Data for processing:

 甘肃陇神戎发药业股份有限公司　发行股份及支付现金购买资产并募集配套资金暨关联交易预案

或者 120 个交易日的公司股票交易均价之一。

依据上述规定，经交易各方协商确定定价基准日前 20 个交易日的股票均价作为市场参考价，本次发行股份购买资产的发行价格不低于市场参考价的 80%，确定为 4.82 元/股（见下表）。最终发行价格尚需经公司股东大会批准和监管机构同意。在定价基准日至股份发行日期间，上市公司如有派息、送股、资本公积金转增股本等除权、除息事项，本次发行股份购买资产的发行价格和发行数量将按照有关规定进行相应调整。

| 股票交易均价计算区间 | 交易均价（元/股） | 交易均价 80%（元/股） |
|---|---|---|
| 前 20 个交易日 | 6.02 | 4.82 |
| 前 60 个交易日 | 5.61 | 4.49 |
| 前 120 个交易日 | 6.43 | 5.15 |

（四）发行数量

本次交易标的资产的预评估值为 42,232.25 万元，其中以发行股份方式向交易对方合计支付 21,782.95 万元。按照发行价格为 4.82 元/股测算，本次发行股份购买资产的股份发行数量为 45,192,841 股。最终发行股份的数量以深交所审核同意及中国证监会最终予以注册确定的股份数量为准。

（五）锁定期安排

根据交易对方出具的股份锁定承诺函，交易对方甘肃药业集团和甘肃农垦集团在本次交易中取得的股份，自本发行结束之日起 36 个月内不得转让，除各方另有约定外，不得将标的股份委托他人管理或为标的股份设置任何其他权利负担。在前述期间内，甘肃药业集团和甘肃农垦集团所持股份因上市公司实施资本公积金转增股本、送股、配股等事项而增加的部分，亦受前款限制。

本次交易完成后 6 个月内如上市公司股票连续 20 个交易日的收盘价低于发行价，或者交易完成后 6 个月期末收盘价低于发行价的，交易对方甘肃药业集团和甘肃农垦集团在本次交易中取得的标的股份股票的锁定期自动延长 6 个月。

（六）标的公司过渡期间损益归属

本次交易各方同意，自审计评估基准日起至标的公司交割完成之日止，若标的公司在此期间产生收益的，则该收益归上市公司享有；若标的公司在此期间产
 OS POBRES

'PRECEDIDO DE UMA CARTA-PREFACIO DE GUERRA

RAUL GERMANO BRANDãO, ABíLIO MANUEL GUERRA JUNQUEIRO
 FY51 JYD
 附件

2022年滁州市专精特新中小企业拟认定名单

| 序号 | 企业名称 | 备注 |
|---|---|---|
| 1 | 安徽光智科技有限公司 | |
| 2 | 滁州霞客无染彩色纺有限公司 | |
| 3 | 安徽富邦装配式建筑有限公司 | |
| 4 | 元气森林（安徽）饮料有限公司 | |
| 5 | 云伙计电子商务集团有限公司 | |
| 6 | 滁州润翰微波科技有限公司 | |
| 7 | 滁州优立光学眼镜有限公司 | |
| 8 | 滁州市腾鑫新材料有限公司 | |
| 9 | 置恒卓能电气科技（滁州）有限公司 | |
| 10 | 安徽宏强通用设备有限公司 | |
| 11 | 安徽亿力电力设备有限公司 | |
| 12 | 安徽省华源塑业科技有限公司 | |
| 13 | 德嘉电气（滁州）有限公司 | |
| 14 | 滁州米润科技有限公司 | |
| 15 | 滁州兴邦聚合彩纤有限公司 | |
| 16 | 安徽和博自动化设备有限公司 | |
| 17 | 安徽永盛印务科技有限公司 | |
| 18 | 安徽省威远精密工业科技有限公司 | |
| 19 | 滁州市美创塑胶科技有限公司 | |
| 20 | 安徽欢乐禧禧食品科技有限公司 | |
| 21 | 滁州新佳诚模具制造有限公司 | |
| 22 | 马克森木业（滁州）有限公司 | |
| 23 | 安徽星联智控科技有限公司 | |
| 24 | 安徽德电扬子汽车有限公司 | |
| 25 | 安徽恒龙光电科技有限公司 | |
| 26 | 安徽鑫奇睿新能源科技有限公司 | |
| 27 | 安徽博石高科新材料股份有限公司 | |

Problem description: Lines with "GUERRA" in them are what the answer must contain; copy each from the records above.

Answer:
'PRECEDIDO DE UMA CARTA-PREFACIO DE GUERRA
RAUL GERMANO BRANDãO, ABíLIO MANUEL GUERRA JUNQUEIRO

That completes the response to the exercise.